Federal prosecutors have introduced a new twist in the Jan. 6 investigation by suggesting in a target letter that they could charge former President Donald J. Trump with violating a civil rights statute that dates back to the post-Civil War Reconstruction era, according to three people familiar with the matter.
The letter to Mr. Trump from the special counsel, Jack Smith, referred to three criminal statutes as part of the grand jury investigation into Mr. Trump’s efforts to reverse his 2020 election loss, according to two people with knowledge of its contents.
Two of the statutes were familiar from the criminal referral by the House Jan. 6 committee and months of discussion by legal experts: conspiracy to defraud the government and obstruction of an official proceeding.

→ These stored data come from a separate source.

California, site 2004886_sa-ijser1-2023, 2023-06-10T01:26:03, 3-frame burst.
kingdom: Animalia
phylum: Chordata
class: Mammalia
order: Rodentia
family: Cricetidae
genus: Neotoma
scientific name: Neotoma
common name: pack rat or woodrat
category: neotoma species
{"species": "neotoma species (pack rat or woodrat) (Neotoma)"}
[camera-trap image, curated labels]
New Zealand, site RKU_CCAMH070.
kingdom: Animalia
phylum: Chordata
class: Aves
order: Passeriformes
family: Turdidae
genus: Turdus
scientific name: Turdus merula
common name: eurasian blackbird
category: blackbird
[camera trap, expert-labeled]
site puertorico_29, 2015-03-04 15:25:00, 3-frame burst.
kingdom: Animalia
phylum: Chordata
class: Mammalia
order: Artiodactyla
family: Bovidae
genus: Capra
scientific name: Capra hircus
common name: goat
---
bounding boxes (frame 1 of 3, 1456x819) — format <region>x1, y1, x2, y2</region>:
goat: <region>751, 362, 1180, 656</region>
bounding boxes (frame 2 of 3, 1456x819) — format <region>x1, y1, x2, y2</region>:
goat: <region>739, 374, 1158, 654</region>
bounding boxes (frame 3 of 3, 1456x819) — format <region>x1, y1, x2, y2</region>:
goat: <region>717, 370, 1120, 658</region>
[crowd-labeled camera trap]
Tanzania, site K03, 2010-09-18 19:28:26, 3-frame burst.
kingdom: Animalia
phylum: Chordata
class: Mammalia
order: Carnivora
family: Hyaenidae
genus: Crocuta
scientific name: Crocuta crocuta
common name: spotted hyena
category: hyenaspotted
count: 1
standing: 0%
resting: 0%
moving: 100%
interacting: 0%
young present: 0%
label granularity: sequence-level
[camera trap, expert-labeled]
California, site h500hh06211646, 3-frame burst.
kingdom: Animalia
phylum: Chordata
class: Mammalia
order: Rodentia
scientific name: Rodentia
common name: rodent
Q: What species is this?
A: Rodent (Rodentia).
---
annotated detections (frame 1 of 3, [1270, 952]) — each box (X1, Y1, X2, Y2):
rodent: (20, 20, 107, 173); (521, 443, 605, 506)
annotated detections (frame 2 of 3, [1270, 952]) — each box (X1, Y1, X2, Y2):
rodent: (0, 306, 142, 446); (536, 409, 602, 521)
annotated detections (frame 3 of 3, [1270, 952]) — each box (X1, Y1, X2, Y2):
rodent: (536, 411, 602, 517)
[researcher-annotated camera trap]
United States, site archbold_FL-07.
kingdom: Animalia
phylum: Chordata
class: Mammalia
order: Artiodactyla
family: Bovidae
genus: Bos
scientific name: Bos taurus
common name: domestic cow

But the third criminal law cited in the letter was a surprise: Section 241 of Title 18 of the United States Code, which makes it a crime for people to “conspire to injure, oppress, threaten, or intimidate any person” in the “free exercise or enjoyment of any right or privilege secured to him by the Constitution or laws of the United States.”Congress enacted that statute after the Civil War to provide a tool for federal agents to go after Southern whites, including Ku Klux Klan members, who engaged in terrorism to prevent formerly enslaved African Americans from voting.
But in the modern era, it has been used more broadly, including in cases of voting fraud conspiracies.